南方熊楠、福来友吉、江戸川乱歩らが登場するというので柴田勝家『ヒト夜の永い夢』(ハヤカワ文庫JA、平成31年4月)を買ってある。乱歩と親しかった岩田準一も登場するらしい。また、皓星社から『岩田準一日記』の刊行が予定されているようだ。そういえば、伊良子清白の日記*1に岩田が出てくるので、紹介しておこう。
(昭和四年)
七月二十九日 月曜 (略)宮瀬氏の弟、岩田準一君より来書、「安乗の稚児」を見たいから詩集を借覧したいとの事なり 返事をかき日本文学全集を河村氏にことづける(略)
七月三十一日 水曜 (略)岩田準一君より詩集返送 礼状来る
伊良子はこの時期は三重県志摩郡鳥羽町で村医をしていた。「安乗の稚児」は『文庫』明治38年9月号掲載で、『現代日本文学全集』37篇(改造社、昭和4年4月)に再録されていた。
岩田の経歴は、『竹久夢二その弟子:絵入万葉集岩田準一画文集』(桜楓社、昭和54年1月)の岩田貞雄「亡父岩田準一」に詳しい。明治34年3月19日宮瀬東洋夫、岩田貞の三男として現在の鳥羽市に生まれた。生まれてまもなく父母は離婚し、母は実家の岩田姓を名乗り、準一を引き取った。大正14年神宮皇学館を中退し文化学院美術科に入学するが、昭和4年3月文化学院を中退し、鳥羽に帰っていた。兄の宮瀬規矩も変わり者だったようだ。
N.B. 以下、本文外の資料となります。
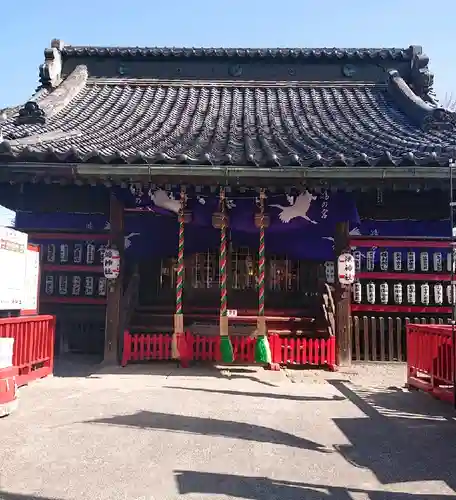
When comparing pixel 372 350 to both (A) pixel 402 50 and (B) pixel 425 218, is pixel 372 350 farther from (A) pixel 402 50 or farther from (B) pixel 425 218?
(A) pixel 402 50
父の実兄宮瀬規矩も変りもので、神宮皇学館を卒業すると、新愛知新聞の記者となり、のちには朝日新聞の鳥羽通信部記者をしていた。短歌では伊良子清白に師事し、短歌雑誌「白鳥」を主宰していた。晩年は町内の大山祇神社の宮司をして歿するが、変った蒐集癖の持主で、街道で貼られる映画のチラシ等、人が破り棄てるようなものを大切に保存して、一人悦に入っていたものである。
弟が弟なら、兄も兄もである。映画のチラシのコレクターでしたか。チラシが残ってたら、お宝ですな。岩田は昭和2、3年頃から乱歩と男色文献漁りをしており、5年には『犯罪科学』で「本朝男色考」の連載を開始している。伊良子の「安乗の稚児」も岩田の文献収集の一環だったのだろう。